Le procès des licenciements Rockstar GTA 6 s’ouvre ce jeudi 10 septembre au Glasgow Tribunals Centre. L’audience finale, prévue jusqu’au 15 octobre au minimum, oppose 31 anciens employés de Rockstar North à leur ex-employeur. Licenciés en octobre dernier pour « faute grave », ils accusent le studio d’avoir orchestré un licenciement collectif illégal et une « blacklist » syndicale. Leur allié ? Le syndicat IWGB, qui porte leur voix depuis le début et organise un rassemblement devant le tribunal dès 8h30 le premier jour.
Rockstar a tenté d’étouffer l’affaire en début d’année, sans succès. Le tribunal a maintenu les chefs d’accusation, dont celui de discrimination anti-syndicale. Une première victoire pour les ex-développeurs, mais le combat est loin d’être terminé.
Les versions s’affrontent sur les raisons des licenciements. Rockstar affirme que les employés ont violé des accords de confidentialité en discutant de l’entreprise sur un serveur Discord privé de l’IWGB. Les intéressés, cités par People Make Games, rétorquent qu’ils échangeaient simplement sur leurs salaires et leurs conditions de travail – un droit élémentaire, selon eux.
« Aucun d’entre nous n’imaginait que parler de nos conditions de travail allait tout faire basculer », confie Jason Lewis, ex-développeur et membre du syndicat. « On a perdu nos jobs, nos revenus, notre communauté, et la chance de voir aboutir un jeu qu’on a aidé à construire pendant des années. »
Le timing est explosif pour Rockstar. À deux mois de la sortie de GTA 6, le studio doit justifier devant un tribunal pourquoi il a écarté 31 personnes clés de son équipe. Des développeurs qui, selon leurs dires, ont consacré des années à peaufiner le jeu. Les enjeux dépassent le cadre juridique : c’est la réputation de Rockstar qui est en jeu, alors que l’industrie scrute ses pratiques managériales.
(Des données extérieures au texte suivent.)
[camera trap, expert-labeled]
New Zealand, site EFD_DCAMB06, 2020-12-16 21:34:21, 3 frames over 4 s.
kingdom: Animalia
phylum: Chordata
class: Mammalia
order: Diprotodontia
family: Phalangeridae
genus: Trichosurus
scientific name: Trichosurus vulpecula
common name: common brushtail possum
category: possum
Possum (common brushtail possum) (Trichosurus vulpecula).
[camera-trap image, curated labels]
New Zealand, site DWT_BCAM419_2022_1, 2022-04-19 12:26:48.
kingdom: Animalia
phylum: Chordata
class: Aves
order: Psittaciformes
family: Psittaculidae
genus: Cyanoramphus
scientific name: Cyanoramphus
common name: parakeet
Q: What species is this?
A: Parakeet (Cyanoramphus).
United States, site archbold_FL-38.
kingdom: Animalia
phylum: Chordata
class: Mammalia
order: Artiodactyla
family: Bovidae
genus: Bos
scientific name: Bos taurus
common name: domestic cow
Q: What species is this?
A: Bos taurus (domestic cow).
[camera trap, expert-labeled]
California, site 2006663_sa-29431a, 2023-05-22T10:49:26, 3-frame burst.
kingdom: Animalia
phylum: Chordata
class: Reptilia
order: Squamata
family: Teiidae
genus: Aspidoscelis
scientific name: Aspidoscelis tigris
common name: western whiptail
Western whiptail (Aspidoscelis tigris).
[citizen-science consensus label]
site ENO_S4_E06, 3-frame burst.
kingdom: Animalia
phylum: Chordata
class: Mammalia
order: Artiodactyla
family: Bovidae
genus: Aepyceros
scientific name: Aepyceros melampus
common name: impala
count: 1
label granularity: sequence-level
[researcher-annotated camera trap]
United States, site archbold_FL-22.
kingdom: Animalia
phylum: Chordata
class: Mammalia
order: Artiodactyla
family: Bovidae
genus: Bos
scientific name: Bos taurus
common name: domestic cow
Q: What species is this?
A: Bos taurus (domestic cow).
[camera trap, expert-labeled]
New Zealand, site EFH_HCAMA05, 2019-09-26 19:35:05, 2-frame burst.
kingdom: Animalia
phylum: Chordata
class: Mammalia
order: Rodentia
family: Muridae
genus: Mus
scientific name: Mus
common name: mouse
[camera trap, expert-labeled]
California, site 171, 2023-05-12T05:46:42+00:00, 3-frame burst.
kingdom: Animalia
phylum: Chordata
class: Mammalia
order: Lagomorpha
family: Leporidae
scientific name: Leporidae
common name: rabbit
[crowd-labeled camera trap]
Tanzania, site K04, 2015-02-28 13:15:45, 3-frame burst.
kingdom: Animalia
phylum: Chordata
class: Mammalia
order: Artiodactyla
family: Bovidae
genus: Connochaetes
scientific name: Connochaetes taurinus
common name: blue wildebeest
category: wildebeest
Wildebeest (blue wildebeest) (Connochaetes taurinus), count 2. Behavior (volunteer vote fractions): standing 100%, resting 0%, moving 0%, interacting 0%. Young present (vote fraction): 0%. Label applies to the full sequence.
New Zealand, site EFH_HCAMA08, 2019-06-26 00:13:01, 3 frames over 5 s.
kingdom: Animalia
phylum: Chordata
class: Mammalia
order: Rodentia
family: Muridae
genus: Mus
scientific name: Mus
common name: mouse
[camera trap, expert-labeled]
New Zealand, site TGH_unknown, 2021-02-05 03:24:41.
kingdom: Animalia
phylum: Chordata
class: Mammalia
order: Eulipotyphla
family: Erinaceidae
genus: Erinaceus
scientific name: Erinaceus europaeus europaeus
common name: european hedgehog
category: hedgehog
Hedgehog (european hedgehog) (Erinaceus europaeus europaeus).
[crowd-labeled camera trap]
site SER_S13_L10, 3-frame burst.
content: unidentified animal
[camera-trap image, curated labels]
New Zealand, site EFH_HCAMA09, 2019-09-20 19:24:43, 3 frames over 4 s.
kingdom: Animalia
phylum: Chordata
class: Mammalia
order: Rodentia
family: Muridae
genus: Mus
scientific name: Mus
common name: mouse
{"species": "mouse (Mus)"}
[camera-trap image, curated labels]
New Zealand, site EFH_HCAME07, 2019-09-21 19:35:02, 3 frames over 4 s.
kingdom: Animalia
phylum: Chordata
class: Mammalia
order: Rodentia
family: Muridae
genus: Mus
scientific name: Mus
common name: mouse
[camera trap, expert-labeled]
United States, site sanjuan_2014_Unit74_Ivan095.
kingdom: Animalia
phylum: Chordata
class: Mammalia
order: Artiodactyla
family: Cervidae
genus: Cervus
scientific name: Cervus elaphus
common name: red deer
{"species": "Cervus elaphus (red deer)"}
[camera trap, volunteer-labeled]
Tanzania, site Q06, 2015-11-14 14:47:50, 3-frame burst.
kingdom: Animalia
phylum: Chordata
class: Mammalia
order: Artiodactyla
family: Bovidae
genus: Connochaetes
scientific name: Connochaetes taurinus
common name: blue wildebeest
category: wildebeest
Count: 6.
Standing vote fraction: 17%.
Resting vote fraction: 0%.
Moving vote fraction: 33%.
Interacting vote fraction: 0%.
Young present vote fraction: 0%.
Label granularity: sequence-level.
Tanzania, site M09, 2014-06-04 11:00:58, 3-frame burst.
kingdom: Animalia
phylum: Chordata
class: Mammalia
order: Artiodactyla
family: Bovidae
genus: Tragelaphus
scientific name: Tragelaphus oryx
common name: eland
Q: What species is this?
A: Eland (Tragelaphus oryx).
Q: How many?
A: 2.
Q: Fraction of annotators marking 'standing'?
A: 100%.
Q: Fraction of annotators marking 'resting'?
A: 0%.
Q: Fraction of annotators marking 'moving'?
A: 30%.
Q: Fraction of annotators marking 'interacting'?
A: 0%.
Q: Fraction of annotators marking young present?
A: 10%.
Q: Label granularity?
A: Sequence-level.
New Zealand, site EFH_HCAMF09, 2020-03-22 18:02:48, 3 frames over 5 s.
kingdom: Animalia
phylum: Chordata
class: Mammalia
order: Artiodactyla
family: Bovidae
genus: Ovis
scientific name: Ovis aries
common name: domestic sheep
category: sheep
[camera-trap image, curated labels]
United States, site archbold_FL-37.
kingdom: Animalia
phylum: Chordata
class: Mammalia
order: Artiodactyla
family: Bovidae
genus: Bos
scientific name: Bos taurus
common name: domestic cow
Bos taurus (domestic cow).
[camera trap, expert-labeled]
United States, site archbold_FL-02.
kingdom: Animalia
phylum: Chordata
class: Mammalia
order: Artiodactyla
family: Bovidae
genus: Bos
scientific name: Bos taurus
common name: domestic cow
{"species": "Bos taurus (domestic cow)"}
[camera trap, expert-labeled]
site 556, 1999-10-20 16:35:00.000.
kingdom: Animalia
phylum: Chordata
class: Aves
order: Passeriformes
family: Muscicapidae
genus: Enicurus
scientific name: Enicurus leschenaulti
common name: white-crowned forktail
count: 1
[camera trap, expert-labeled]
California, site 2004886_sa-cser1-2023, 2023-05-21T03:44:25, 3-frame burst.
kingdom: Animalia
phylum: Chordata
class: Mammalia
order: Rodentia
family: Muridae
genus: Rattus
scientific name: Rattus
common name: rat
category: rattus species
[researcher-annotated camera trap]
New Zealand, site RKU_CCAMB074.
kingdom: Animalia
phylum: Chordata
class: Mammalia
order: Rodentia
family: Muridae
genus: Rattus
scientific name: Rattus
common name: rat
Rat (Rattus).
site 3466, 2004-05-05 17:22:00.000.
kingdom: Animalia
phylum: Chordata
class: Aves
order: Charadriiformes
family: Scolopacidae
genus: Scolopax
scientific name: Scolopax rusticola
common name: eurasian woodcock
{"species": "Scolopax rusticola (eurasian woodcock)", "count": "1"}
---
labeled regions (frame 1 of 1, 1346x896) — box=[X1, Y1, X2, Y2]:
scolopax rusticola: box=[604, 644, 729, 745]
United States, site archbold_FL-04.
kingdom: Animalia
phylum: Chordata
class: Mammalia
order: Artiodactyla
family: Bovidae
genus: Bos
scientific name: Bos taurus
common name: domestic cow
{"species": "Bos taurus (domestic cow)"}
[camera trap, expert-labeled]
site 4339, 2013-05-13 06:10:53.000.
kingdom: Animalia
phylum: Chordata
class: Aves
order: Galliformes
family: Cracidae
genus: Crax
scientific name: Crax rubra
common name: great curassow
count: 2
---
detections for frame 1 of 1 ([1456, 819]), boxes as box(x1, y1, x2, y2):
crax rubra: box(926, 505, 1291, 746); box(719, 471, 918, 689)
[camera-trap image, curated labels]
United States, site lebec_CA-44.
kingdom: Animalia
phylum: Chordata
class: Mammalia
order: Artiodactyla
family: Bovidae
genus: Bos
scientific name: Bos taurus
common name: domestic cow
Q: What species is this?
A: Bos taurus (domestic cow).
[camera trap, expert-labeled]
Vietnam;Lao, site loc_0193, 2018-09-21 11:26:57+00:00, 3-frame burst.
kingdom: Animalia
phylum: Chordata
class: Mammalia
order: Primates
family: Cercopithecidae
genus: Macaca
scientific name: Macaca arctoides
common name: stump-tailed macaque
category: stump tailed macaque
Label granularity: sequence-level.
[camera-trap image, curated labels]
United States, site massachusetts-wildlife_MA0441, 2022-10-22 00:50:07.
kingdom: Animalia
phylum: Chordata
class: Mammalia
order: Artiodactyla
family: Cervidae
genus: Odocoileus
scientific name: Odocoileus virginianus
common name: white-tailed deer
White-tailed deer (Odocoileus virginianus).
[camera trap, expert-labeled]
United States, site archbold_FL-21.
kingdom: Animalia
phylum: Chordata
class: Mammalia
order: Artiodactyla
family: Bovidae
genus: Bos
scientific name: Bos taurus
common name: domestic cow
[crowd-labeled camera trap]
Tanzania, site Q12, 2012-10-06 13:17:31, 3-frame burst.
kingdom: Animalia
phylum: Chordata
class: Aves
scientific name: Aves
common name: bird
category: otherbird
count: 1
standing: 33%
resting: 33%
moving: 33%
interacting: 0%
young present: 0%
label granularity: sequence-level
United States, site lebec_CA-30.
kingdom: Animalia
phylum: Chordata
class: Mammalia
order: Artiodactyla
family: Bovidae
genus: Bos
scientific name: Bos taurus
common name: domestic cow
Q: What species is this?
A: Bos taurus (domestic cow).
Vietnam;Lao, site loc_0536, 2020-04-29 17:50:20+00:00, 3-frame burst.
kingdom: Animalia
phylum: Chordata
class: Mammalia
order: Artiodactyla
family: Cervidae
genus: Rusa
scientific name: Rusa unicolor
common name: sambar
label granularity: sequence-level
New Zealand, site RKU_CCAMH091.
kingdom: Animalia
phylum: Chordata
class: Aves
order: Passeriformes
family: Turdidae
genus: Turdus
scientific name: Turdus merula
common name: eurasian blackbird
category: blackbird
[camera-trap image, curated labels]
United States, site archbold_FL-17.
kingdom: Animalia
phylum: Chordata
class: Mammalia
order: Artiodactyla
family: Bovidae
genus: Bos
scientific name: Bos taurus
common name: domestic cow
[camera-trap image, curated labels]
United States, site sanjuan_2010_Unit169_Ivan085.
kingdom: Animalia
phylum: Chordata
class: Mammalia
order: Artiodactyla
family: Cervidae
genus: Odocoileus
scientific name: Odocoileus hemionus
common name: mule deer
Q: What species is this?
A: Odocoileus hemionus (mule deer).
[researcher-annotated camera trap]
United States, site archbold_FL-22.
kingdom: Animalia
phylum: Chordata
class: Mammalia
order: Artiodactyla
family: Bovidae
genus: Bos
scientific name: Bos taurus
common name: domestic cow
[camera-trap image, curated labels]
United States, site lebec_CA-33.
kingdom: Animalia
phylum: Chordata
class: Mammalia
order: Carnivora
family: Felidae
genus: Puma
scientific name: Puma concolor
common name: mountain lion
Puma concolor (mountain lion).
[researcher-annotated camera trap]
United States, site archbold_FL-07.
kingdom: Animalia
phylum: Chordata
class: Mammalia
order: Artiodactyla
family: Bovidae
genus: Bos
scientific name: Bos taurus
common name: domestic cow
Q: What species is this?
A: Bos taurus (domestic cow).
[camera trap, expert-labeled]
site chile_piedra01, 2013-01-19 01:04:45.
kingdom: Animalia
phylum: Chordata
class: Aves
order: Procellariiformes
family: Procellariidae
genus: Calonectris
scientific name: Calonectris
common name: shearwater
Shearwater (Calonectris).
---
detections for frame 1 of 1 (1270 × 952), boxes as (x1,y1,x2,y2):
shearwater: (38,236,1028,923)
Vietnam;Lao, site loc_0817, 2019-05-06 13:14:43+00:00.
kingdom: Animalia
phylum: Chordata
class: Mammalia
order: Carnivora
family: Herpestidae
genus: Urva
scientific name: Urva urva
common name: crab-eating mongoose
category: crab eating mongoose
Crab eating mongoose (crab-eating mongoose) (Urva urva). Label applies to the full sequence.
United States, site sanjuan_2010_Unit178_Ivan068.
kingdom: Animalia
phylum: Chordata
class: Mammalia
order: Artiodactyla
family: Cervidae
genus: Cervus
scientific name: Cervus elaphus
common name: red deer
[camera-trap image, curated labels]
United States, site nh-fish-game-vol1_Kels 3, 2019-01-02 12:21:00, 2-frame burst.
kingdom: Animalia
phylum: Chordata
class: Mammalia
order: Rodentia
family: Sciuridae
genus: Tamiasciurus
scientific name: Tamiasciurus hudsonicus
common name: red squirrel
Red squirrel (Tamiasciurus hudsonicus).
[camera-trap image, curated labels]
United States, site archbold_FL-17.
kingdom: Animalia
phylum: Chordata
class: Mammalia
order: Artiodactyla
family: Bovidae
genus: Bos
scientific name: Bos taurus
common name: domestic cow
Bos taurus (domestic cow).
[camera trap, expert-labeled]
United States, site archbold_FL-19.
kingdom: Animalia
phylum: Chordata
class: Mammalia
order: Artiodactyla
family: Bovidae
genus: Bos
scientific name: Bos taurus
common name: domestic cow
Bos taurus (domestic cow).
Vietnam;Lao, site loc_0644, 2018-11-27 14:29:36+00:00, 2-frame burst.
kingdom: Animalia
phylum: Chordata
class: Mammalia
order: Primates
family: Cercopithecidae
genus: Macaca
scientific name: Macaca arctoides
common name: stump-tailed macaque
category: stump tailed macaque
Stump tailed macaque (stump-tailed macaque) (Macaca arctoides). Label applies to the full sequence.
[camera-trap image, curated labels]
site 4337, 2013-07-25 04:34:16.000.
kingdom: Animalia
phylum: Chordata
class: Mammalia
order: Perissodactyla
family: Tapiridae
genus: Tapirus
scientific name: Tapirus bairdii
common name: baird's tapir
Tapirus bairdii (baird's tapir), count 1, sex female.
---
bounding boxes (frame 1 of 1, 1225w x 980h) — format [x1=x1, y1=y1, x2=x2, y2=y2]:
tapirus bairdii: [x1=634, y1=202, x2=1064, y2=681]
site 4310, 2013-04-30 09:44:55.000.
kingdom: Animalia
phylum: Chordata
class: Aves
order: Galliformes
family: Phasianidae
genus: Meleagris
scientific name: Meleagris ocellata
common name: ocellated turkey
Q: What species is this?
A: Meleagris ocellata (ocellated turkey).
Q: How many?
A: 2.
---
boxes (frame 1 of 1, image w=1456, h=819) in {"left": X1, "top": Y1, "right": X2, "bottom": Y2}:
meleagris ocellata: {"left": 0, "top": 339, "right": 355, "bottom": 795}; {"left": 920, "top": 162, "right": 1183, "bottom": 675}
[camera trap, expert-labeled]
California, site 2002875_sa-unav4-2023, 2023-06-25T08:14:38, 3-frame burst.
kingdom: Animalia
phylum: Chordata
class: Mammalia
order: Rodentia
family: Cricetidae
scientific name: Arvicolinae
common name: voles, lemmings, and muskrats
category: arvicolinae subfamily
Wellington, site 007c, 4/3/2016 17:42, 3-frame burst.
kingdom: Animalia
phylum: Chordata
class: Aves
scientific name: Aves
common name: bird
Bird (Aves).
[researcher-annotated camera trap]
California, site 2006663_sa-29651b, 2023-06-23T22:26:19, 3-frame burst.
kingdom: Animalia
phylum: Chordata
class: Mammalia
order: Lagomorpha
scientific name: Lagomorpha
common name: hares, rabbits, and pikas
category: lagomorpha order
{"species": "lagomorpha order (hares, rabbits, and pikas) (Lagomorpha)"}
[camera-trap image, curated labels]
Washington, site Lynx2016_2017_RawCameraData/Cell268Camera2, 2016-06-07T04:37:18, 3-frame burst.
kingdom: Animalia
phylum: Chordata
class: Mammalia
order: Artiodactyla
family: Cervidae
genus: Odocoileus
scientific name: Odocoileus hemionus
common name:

Le verdict, attendu après le 15 octobre, pourrait faire jurisprudence. Pour l’IWGB, l’objectif est clair : obtenir soit la réintégration des employés, soit des compensations, ainsi qu’une reconnaissance officielle de l’illégalité des licenciements. Une victoire symbolique, mais aussi un signal fort pour tous les studios tentés de museler leurs salariés.
En attendant, les ex-développeurs de GTA 6 continuent de se battre. Non plus pour un jeu, mais pour leur dignité. Et pour que leur histoire serve d’avertissement à une industrie qui a trop longtemps fermé les yeux.